• **PASAJE**:
----------------
Esta búsqueda se resume en un aforismo fundamental: "¿Qué es lo que,
una vez conocido, permite conocerlo todo?"
Un símil lo ilustra
de esta manera: "Así como al conocer un trozo de arcilla podemos entender
toda la arcilla del universo, ¿qué será aquello que, una vez comprendido, nos
permita entender todo el universo?"
Según los filósofos
de la India, el universo puede reducirse a una materia primordial que
llaman akasha, de la cual surgen todas las cosas que percibimos con
nuestros sentidos, desde los objetos más duros hasta los gases más sutiles.
Junto con esta materia primordial, existe una energía que la anima, y esta
energía es también única, manifestándose en diversas formas como la energía
mental, nerviosa, eléctrica, magnética, lumínica, calórica y mecánica, según su
nivel de vibración. A esta energía la llaman prana.
El universo surge de
la interacción entre prana y akasha. Al inicio de un ciclo cósmico, ambos están
en reposo; pero cuando prana comienza a vibrar, akasha se condensa y da lugar a
los sistemas planetarios, los mundos y los seres que los habitan. Todas las
manifestaciones de energía son prana, y todas las manifestaciones de materia
son akasha. Al final de cada ciclo, la materia vuelve a hacerse sutil hasta
regresar a su estado primordial como akasha, y todas las energías se disuelven
nuevamente en prana. En ese momento, prana y akasha permanecen inactivas hasta
que comienza un nuevo ciclo, repitiéndose este proceso indefinidamente.
----------------
• **MATERIAL PROPORCIONADO**:
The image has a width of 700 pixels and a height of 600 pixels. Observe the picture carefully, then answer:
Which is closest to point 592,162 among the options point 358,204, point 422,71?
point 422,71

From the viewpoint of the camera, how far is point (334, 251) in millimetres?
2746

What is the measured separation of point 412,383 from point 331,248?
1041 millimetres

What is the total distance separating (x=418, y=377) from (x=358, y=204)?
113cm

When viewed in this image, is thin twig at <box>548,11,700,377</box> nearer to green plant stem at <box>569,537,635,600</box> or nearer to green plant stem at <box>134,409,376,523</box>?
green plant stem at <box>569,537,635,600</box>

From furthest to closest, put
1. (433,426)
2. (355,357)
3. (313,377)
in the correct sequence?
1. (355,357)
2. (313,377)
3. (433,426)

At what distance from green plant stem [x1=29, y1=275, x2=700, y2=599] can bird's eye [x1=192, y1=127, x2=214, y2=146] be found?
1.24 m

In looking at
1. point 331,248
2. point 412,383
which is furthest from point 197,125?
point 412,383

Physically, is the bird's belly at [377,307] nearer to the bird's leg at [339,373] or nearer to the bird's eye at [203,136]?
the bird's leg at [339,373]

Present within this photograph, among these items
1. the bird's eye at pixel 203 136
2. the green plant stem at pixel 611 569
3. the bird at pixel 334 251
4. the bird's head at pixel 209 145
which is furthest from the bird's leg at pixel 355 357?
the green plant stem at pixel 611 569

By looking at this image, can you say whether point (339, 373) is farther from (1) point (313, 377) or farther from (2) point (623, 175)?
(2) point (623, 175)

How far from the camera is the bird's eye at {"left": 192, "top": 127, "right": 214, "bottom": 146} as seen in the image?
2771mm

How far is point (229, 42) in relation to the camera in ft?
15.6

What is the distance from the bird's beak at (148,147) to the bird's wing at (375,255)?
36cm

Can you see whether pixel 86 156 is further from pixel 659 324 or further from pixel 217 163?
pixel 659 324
----------------
• **SERIE DE EJERCICIOS**:
(A) Indica si cada afirmación coincide con el pasaje y cita las palabras que lo deciden: (i) Los filósofos de la India llaman akasha a la materia primordial. (ii) Al inicio de un ciclo cósmico, prana ya está vibrando. (iii) La energía llamada prana se manifiesta en una sola forma.
(B) Por favor, reproduce sin cambios las líneas de los registros, empezando por la línea con "What is the measured" y siguiendo hasta la línea con "3. (433,426)", ambas incluidas.

• **RESPUESTAS POR TAREA**:
(A)
(i) Sí: "una materia primordial que llaman akasha".
(ii) No: "Al inicio de un ciclo cósmico, ambos están en reposo".
(iii) No: "manifestándose en diversas formas".

(B)
What is the measured separation of point 412,383 from point 331,248?
1041 millimetres

What is the total distance separating (x=418, y=377) from (x=358, y=204)?
113cm

When viewed in this image, is thin twig at <box>548,11,700,377</box> nearer to green plant stem at <box>569,537,635,600</box> or nearer to green plant stem at <box>134,409,376,523</box>?
green plant stem at <box>569,537,635,600</box>

From furthest to closest, put
1. (433,426)
2. (355,357)
3. (313,377)
in the correct sequence?
1. (355,357)
2. (313,377)
3. (433,426)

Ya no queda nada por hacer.